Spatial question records
☆ ☆ ☆

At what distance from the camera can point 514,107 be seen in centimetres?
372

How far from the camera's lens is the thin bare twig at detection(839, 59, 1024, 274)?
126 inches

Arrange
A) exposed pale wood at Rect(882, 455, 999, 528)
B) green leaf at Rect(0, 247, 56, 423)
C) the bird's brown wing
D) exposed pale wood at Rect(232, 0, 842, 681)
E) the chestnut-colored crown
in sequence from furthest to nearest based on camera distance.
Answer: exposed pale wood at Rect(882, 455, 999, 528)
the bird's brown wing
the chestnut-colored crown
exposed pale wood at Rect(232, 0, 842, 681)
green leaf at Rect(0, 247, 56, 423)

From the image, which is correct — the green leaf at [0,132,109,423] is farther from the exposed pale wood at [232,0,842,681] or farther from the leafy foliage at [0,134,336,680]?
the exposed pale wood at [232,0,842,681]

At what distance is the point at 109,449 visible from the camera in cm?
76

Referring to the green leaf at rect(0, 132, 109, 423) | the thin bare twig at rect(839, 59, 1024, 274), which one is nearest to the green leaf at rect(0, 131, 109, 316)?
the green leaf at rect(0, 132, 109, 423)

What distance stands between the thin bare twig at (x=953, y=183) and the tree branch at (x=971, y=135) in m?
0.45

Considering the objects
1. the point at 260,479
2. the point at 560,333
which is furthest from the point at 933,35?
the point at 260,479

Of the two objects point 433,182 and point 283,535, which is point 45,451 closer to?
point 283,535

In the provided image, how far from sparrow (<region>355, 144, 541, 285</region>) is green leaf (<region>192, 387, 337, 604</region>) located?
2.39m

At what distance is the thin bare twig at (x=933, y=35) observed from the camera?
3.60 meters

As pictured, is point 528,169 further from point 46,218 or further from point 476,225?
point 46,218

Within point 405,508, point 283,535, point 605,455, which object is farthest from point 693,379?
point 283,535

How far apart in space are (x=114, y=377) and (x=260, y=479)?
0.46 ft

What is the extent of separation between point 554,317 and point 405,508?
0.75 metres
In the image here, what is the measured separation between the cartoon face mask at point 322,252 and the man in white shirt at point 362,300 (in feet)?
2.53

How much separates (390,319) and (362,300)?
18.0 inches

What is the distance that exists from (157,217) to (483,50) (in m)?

☆ ☆ ☆

§ Aim of the task
Give back the whole listing exactly as it reads.

§ Task answer
At what distance from the camera can point 514,107 be seen in centimetres?
372

How far from the camera's lens is the thin bare twig at detection(839, 59, 1024, 274)?
126 inches

Arrange
A) exposed pale wood at Rect(882, 455, 999, 528)
B) green leaf at Rect(0, 247, 56, 423)
C) the bird's brown wing
D) exposed pale wood at Rect(232, 0, 842, 681)
E) the chestnut-colored crown
in sequence from furthest to nearest based on camera distance.
Answer: exposed pale wood at Rect(882, 455, 999, 528)
the bird's brown wing
the chestnut-colored crown
exposed pale wood at Rect(232, 0, 842, 681)
green leaf at Rect(0, 247, 56, 423)

From the image, which is correct — the green leaf at [0,132,109,423] is farther from the exposed pale wood at [232,0,842,681] or farther from the leafy foliage at [0,134,336,680]?
the exposed pale wood at [232,0,842,681]

At what distance is the point at 109,449 visible from the camera in cm?
76

Referring to the green leaf at rect(0, 132, 109, 423) | the thin bare twig at rect(839, 59, 1024, 274), which one is nearest to the green leaf at rect(0, 131, 109, 316)?
the green leaf at rect(0, 132, 109, 423)

What distance stands between the thin bare twig at (x=953, y=183) and the tree branch at (x=971, y=135) in m?
0.45

Considering the objects
1. the point at 260,479
2. the point at 560,333
which is furthest from the point at 933,35?
the point at 260,479

Of the two objects point 433,182 and point 283,535, which is point 45,451 closer to?
point 283,535

In the provided image, how far from sparrow (<region>355, 144, 541, 285</region>) is green leaf (<region>192, 387, 337, 604</region>) located?
2.39m

At what distance is the thin bare twig at (x=933, y=35) observed from the camera?
3.60 meters

As pictured, is point 528,169 further from point 46,218 or further from point 476,225?
point 46,218

Within point 405,508, point 283,535, point 605,455, which object is farthest from point 693,379?
point 283,535

How far apart in space are (x=114, y=377) and (x=260, y=479)?
0.46 ft

What is the extent of separation between point 554,317 and point 405,508?
0.75 metres
In the image here, what is the measured separation between the cartoon face mask at point 322,252 and the man in white shirt at point 362,300 (in feet)?
2.53

How much separates (390,319) and (362,300)?
18.0 inches

What is the distance that exists from (157,217) to (483,50) (in m)?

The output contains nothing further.